L’opera che Gesù è venuto a fare e quella che abbiamo letto nei v. precedenti: legare colui che è forte, e poi prendere tutti i beni della sua casa come bottino. Se non c’è questa opera preliminare: “legare” tutto il resto è inutile o dannoso. Anche se si osserva esternamente la legge, e si è persone religiose. Questa “casa vuota, adorna e spazzata” è il segno dei farisei, che tentano di osservare la Legge e vogliono avere una giustizia propria, che deriva dalla loro capacità di osservare i precetti.
L’esito nefasto di quella cura solo esterna per la “casa” è un esempio per la “generazione adultera e malvagia” dei farisei, che riceveranno ancora dei rimproveri severi da Gesù nel cap. 23.
Insieme a questo – peraltro – ci sembra di potere leggere il v. 45 anche come una profezia di ciò che accadrà (e che in questi giorni abbiamo letto nel libro di Apocalisse): è vero che spiriti cattivi si raduneranno contro questa generazione cattiva, fino ad uccidere il Messia Gesù, ma in questo troveranno la loro rovina definitiva.
A “questa generazione malvagia” non sarà dato alcun segno – leggevamo nei vv. precedenti – se non il segno della Pasqua di passione e risurrezione di Gesù. Il testo è un invito alla conversione, e alla fiducia nell’opera di redenzione della Pasqua di Gesù.

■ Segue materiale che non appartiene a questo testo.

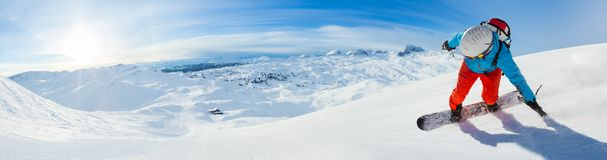 Snowboarder skiing downhill, panoramic format stock image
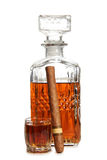 Whiskey glass and cigar. Glass jars with whiskey and cigar on white background stock photo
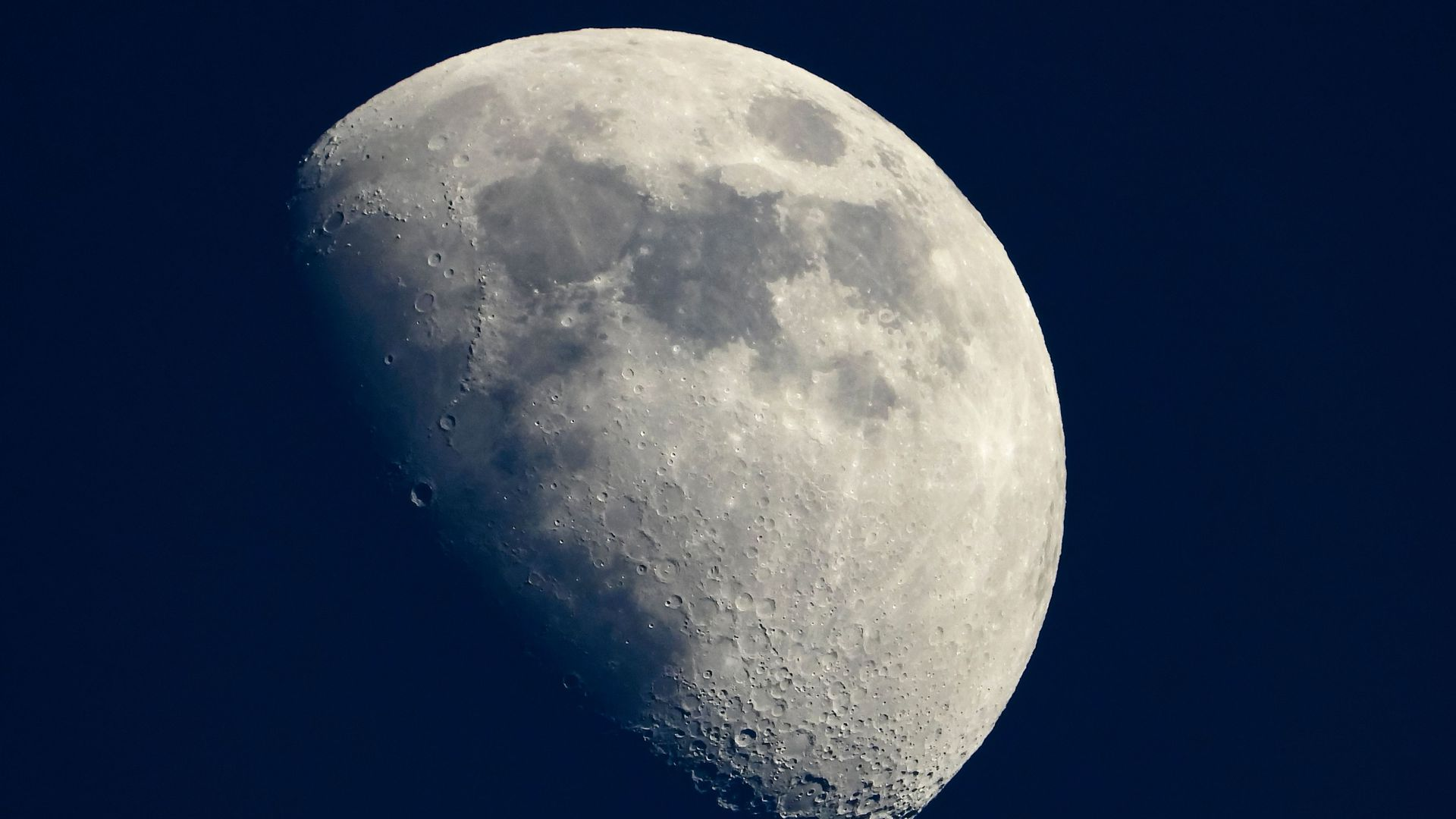 In this image, the moon is shown in a quarter full phase.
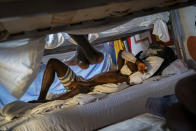 Hady Baye, 31, rests in a bunk bed at the Modern Christian Mission Church in Fuerteventura, one of the Canary Islands, Spain, on Saturday, Aug. 22, 2020. The Modern Christian Mission is the main shelter for rescued migrants on the island of Fuerteventura. Some 4,000 migrants have reached the Canaries so far this year, the most in over a decade, raising alarm at the highest levels of the Spanish government. (AP Photo/Emilio Morenatti)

La notazione della casa trovata “vuota”, come prima ragione del nuovo assalto del maligno e della sua rioccupazione ci dice come sia importante che questa casa sia abitata dall’insegnamento di Gesù, dalla sua parola di vita, dal suo Spirito Santo. E prima ancora di dirci quello che deve essere il nostro impegno ad accogliere l’ospite divino perché la nostra persona non sia vuota, questi vv. ci dicono quale sia il desiderio di Dio e la possibilità che dona agli uomini: abitare in loro, in ciascuna persona Dio vuole trovare spazio, e occuparlo tutto. E leggendo questi vv. insieme alla buone parole di Efe 2:20 capiamo anche che “tutti insieme” poi veniamo edificati per essere dimora di Dio nello Spirito Santo.